As of June 30, 2021, we had outstanding 4,280,000 shares of 7.125% Series A Cumulative Redeemable Perpetual Preferred Stock ("Series A Preferred Stock") with a liquidation preference of $25.00 per share as well as 3,162,500 shares of 6.50% Series B Cumulative Convertible Perpetual Preferred Stock (“Series B Preferred Stock”) with a liquidation preference of $100.00 per share. Dividends on the Series A Preferred Stock and Series B Preferred Stock are payable quarterly in arrears on or about the 15th day of each January, April, July and October.

The Series A Preferred Stock does not have a stated maturity date. On and after March 15, 2023, the Company may, at its option, redeem the Series A Preferred Stock, in whole, at any time, or in part, from time to time, for cash at a redemption price of $25.00 per share, plus any accrued and unpaid dividends (whether or not declared) to, but not including, the date of redemption. Under certain conditions, upon the occurrence of a change of control, we may redeem the Series A Preferred Stock in whole, at any time, or in part, from time to time within 120 days after the occurrence of such event and the holders will have the right to convert their Series A Preferred Stock to Class A common stock in accordance with the terms of the Series A Preferred Stock.

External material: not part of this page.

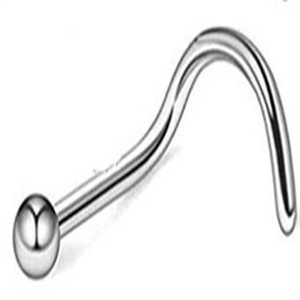 Bijoux de piercing corporel hypoallergéniques de haute qualité, clou de nez en zircon pour femmes - Product Image 5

On July 30, 2021, and in accordance with the Merger Agreement, we issued a notice of redemption pursuant to which all shares of Series A Preferred Stock that are outstanding following the closing of the Company merger will be redeemed.

The Series B Preferred Stock does not have a stated maturity date. The Series B Preferred Stock is convertible by holders into shares of Class A common stock at any time at the then-prevailing conversion rate. The conversion rate as of June 30, 2021 is 2.1462 shares of the Company’s Class A common stock per share of Series B Preferred Stock. The Series B Preferred Stock is not redeemable by the Company. At any time on or after July 20, 2023, the Company may at its option cause all (but not less than all) outstanding shares of the Series B Preferred Stock to be automatically converted into the Company’s Class A common stock at the then-prevailing conversion rate if the closing sale price of the Company’s Class A common stock is equal to or exceeds 150% of the then-prevailing conversion price for at least 20 trading days in a period of 30 consecutive trading days, including the last trading day of such 30-day period, ending on the trading day prior to the issuance of a press release announcing the mandatory conversion.

On August 2, 2021, the Company issued a notice of fundamental change advising holders that the closing of the Company merger constitutes a “fundamental change” and that pursuant to the Company merger, each outstanding share of Series B Preferred Stock shall be automatically converted into one Series A preferred unit of Merger Sub I, with such Series A preferred units having terms materially the same as the Series B Preferred Stock including that each Series A preferred unit may be converted into cash during the specified period following the partnership merger at the holder’s election in accordance with the terms of such securities.